### Prompt:
Write every line of the records below as a JSON list of strings, one string per line, with blank lines skipped and the pictures left out.

### Records to use:
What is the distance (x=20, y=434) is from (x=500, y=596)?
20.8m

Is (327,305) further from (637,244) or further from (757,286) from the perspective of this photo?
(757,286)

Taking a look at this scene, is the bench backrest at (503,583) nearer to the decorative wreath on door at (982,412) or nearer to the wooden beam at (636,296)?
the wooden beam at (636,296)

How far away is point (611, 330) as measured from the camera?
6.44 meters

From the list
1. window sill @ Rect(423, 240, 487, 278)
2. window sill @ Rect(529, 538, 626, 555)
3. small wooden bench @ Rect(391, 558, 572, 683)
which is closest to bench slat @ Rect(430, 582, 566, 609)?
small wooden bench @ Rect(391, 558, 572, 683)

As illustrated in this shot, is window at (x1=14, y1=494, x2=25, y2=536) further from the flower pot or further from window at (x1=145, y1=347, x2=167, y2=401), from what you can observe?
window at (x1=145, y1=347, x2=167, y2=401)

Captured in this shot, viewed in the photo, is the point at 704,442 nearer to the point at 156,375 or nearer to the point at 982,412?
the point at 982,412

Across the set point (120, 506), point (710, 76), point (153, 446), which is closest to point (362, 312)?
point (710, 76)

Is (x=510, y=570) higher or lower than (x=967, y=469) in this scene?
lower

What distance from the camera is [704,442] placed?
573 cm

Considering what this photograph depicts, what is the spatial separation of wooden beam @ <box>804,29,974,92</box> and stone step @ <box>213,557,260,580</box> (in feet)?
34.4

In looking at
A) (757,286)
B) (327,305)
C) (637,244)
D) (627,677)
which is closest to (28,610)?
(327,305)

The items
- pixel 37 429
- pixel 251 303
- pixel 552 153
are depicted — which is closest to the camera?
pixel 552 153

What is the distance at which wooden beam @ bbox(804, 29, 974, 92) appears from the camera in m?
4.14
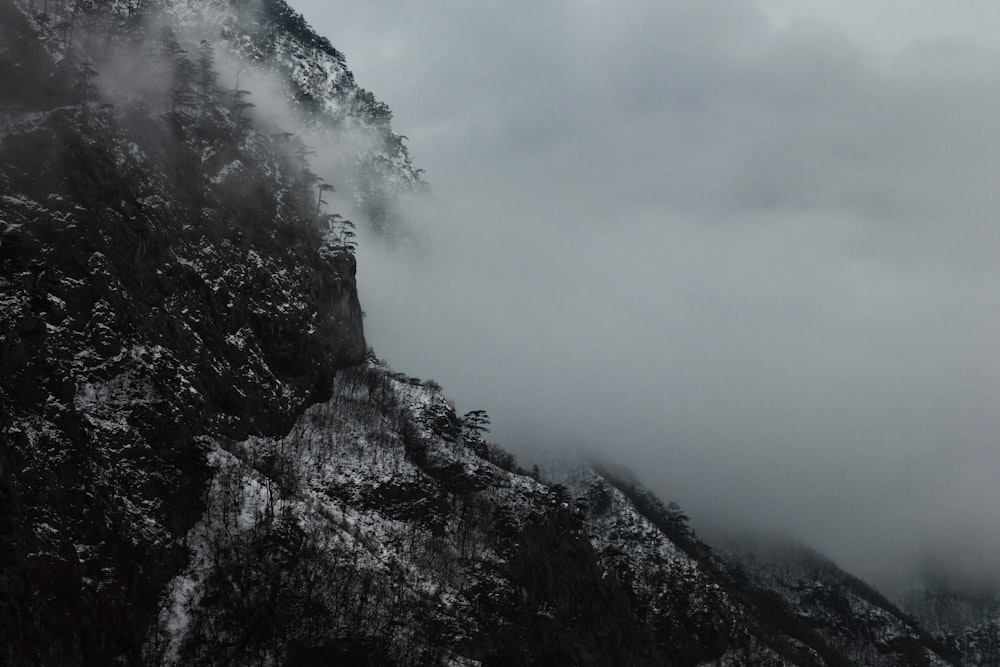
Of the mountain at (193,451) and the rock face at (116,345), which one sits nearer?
the rock face at (116,345)

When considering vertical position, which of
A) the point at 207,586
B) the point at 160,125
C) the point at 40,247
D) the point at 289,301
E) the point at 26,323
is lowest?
the point at 207,586

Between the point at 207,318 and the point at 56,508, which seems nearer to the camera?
the point at 56,508

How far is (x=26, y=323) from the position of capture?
121 m

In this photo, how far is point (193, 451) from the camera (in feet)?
445

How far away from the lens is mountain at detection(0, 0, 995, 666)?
373 ft

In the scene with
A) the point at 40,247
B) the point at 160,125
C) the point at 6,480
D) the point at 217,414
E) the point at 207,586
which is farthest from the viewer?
the point at 160,125

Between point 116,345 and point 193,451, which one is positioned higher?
point 116,345

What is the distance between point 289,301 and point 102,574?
8652cm

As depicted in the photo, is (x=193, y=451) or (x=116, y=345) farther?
(x=193, y=451)

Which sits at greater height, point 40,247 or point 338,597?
point 40,247

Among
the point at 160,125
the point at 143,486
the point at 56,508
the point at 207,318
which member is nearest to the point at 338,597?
the point at 143,486

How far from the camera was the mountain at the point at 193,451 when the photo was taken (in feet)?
373

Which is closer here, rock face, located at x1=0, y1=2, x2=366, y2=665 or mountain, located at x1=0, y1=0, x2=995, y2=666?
rock face, located at x1=0, y1=2, x2=366, y2=665

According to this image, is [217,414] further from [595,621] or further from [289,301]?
[595,621]
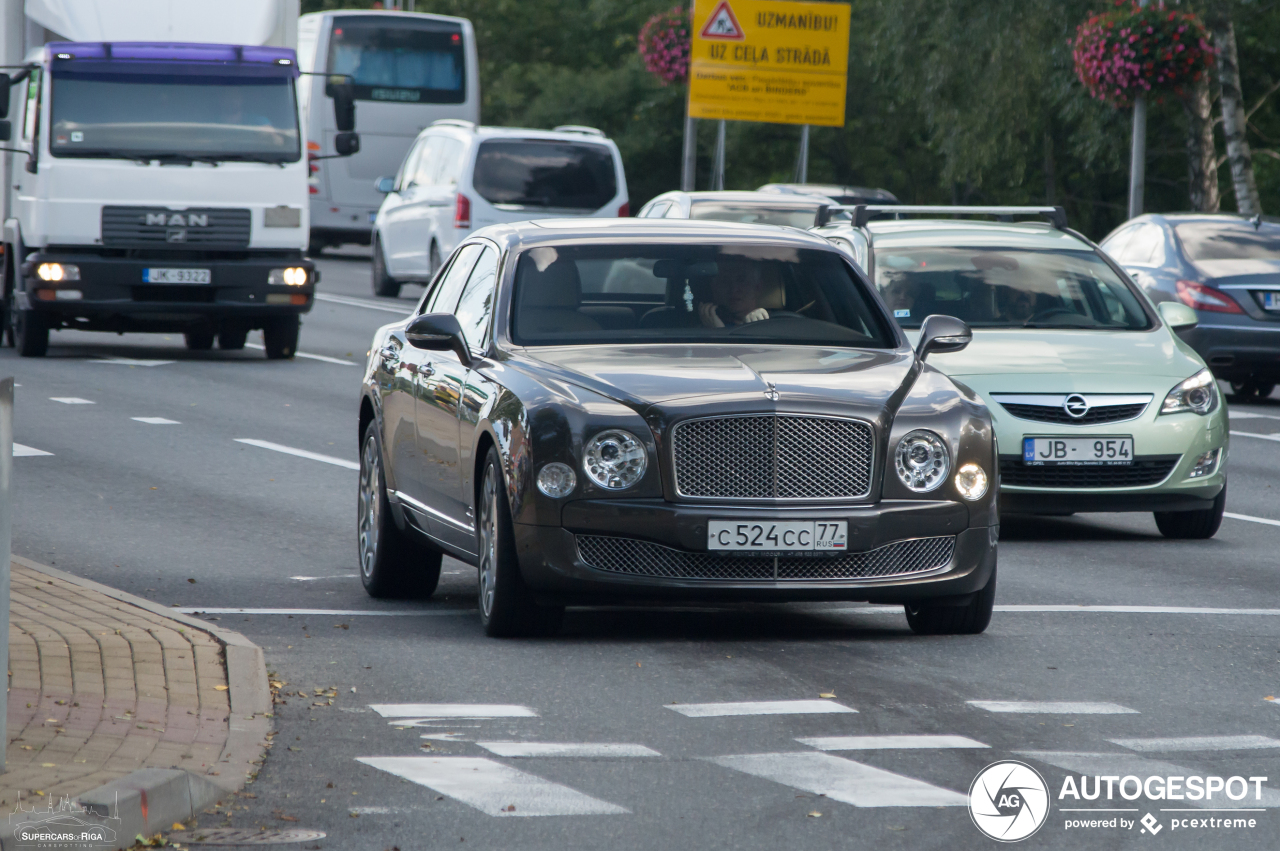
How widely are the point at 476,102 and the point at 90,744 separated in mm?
37574

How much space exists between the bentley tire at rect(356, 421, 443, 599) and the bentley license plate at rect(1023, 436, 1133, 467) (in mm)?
3138

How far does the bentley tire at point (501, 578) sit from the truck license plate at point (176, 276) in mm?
13506

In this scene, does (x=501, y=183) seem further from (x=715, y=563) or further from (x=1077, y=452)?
(x=715, y=563)

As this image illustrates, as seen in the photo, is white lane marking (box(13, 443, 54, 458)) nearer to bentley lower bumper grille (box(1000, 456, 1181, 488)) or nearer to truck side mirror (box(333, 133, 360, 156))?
bentley lower bumper grille (box(1000, 456, 1181, 488))

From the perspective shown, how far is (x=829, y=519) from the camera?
8.27 meters

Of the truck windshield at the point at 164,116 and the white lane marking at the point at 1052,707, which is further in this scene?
the truck windshield at the point at 164,116

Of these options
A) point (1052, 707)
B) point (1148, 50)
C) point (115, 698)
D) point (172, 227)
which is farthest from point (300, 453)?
point (1148, 50)

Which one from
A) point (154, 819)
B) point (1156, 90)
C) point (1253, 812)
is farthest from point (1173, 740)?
point (1156, 90)

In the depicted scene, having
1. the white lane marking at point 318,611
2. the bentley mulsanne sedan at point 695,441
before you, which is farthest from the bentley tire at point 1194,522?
the white lane marking at point 318,611

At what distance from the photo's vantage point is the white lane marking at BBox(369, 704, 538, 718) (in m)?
7.12

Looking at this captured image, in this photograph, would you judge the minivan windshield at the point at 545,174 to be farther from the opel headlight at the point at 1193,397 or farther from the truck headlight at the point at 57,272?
the opel headlight at the point at 1193,397

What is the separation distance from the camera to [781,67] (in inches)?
1721

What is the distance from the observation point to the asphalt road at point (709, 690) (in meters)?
5.82

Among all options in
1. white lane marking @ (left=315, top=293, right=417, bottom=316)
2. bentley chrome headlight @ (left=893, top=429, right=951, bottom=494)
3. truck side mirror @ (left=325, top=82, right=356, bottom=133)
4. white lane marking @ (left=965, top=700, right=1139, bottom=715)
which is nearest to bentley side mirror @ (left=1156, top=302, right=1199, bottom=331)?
bentley chrome headlight @ (left=893, top=429, right=951, bottom=494)
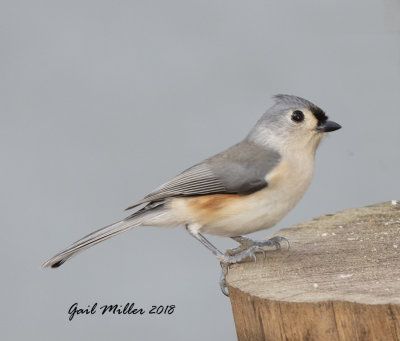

### Written answer:
[
  "What is the distance (x=20, y=434) is from (x=500, y=596)?",
  "20.8m",
  "Is (327,305) further from (637,244) or further from (757,286) from the perspective of this photo?",
  "(757,286)",
  "Taking a look at this scene, is the bench backrest at (503,583) nearer to the decorative wreath on door at (982,412) or nearer to the wooden beam at (636,296)?",
  "the wooden beam at (636,296)",
  "How far away is point (611, 330) as measured from the camera?",
  "6.44 meters",
  "From the list",
  "1. window sill @ Rect(423, 240, 487, 278)",
  "2. window sill @ Rect(529, 538, 626, 555)",
  "3. small wooden bench @ Rect(391, 558, 572, 683)",
  "which is closest to bench slat @ Rect(430, 582, 566, 609)?",
  "small wooden bench @ Rect(391, 558, 572, 683)",
  "As illustrated in this shot, is window at (x1=14, y1=494, x2=25, y2=536) further from the flower pot or further from window at (x1=145, y1=347, x2=167, y2=401), from what you can observe?",
  "window at (x1=145, y1=347, x2=167, y2=401)",
  "Captured in this shot, viewed in the photo, is the point at 704,442 nearer to the point at 156,375 or nearer to the point at 982,412?",
  "the point at 982,412",
  "Across the set point (120, 506), point (710, 76), point (153, 446), which is closest to point (362, 312)?",
  "point (710, 76)",
  "Is (x=510, y=570) higher or lower than (x=967, y=469) in this scene?",
  "lower",
  "What distance from the camera is [704,442] placed?",
  "573 cm",
  "Considering what this photograph depicts, what is the spatial separation of wooden beam @ <box>804,29,974,92</box> and stone step @ <box>213,557,260,580</box> (in feet)?",
  "34.4",
  "In looking at",
  "A) (757,286)",
  "B) (327,305)",
  "C) (637,244)",
  "D) (627,677)",
  "which is closest to (28,610)?",
  "(327,305)",
  "The items",
  "- pixel 37 429",
  "- pixel 251 303",
  "- pixel 552 153",
  "are depicted — which is closest to the camera?",
  "pixel 552 153",
  "What is the distance at which wooden beam @ bbox(804, 29, 974, 92) appears from the camera in m?",
  "4.14",
  "Of the mountain at (193,451) and the rock face at (116,345), which one sits nearer?",
  "the rock face at (116,345)",
  "When considering vertical position, which of",
  "A) the point at 207,586",
  "B) the point at 160,125",
  "C) the point at 40,247",
  "D) the point at 289,301",
  "E) the point at 26,323",
  "is lowest?",
  "the point at 207,586",
  "Between the point at 207,318 and the point at 56,508, which seems nearer to the camera?",
  "the point at 56,508",
  "How far is (x=26, y=323) from the position of capture?",
  "121 m",
  "In this photo, how far is point (193, 451) from the camera (in feet)?",
  "445",
  "How far away from the lens is mountain at detection(0, 0, 995, 666)?",
  "373 ft",
  "In the scene with",
  "A) the point at 40,247",
  "B) the point at 160,125",
  "C) the point at 6,480",
  "D) the point at 217,414",
  "E) the point at 207,586",
  "which is farthest from the viewer?",
  "the point at 160,125",
  "Between point 116,345 and point 193,451, which one is positioned higher?",
  "point 116,345",
  "What is the distance between point 289,301 and point 102,574?",
  "8652cm",
  "As depicted in the photo, is (x=193, y=451) or (x=116, y=345) farther?",
  "(x=193, y=451)",
  "Which sits at greater height, point 40,247 or point 338,597?",
  "point 40,247",
  "Among",
  "the point at 160,125",
  "the point at 143,486",
  "the point at 56,508",
  "the point at 207,318",
  "which member is nearest to the point at 338,597?",
  "the point at 143,486",
  "How far from the camera was the mountain at the point at 193,451 when the photo was taken (in feet)?",
  "373",
  "Which is closer here, rock face, located at x1=0, y1=2, x2=366, y2=665 or mountain, located at x1=0, y1=0, x2=995, y2=666?",
  "rock face, located at x1=0, y1=2, x2=366, y2=665",
  "According to this image, is [217,414] further from [595,621] or further from [289,301]?",
  "[595,621]",
  "How widely are the point at 476,102 and the point at 90,744 separated in mm?",
  "37574",
  "How much space exists between the bentley tire at rect(356, 421, 443, 599) and the bentley license plate at rect(1023, 436, 1133, 467) (in mm)?",
  "3138",
  "How far does the bentley tire at point (501, 578) sit from the truck license plate at point (176, 276) in mm?",
  "13506",
  "In this scene, does (x=501, y=183) seem further from (x=715, y=563) or further from (x=1077, y=452)?",
  "(x=715, y=563)",
  "As this image illustrates, as seen in the photo, is white lane marking (box(13, 443, 54, 458)) nearer to bentley lower bumper grille (box(1000, 456, 1181, 488)) or nearer to truck side mirror (box(333, 133, 360, 156))?",
  "bentley lower bumper grille (box(1000, 456, 1181, 488))",
  "From the perspective shown, how far is (x=829, y=519) from the camera?",
  "8.27 meters",
  "Of the truck windshield at the point at 164,116 and the white lane marking at the point at 1052,707, which is further in this scene?",
  "the truck windshield at the point at 164,116",
  "Of these options",
  "A) point (1052, 707)",
  "B) point (1148, 50)",
  "C) point (115, 698)",
  "D) point (172, 227)",
  "which is farthest from point (300, 453)?",
  "point (1148, 50)",
  "Which one from",
  "A) point (154, 819)",
  "B) point (1156, 90)",
  "C) point (1253, 812)",
  "is farthest from point (1173, 740)?",
  "point (1156, 90)",
  "In the depicted scene, having",
  "1. the white lane marking at point 318,611",
  "2. the bentley mulsanne sedan at point 695,441",
  "before you, which is farthest from the bentley tire at point 1194,522?",
  "the white lane marking at point 318,611",
  "At what distance from the photo's vantage point is the white lane marking at BBox(369, 704, 538, 718) (in m)?",
  "7.12",
  "Looking at this captured image, in this photograph, would you judge the minivan windshield at the point at 545,174 to be farther from the opel headlight at the point at 1193,397 or farther from the truck headlight at the point at 57,272?",
  "the opel headlight at the point at 1193,397",
  "What is the separation distance from the camera to [781,67] (in inches)?",
  "1721",
  "What is the distance from the observation point to the asphalt road at point (709, 690) (in meters)?",
  "5.82",
  "Among all options in",
  "1. white lane marking @ (left=315, top=293, right=417, bottom=316)",
  "2. bentley chrome headlight @ (left=893, top=429, right=951, bottom=494)",
  "3. truck side mirror @ (left=325, top=82, right=356, bottom=133)",
  "4. white lane marking @ (left=965, top=700, right=1139, bottom=715)",
  "which is nearest to bentley side mirror @ (left=1156, top=302, right=1199, bottom=331)?",
  "bentley chrome headlight @ (left=893, top=429, right=951, bottom=494)"
]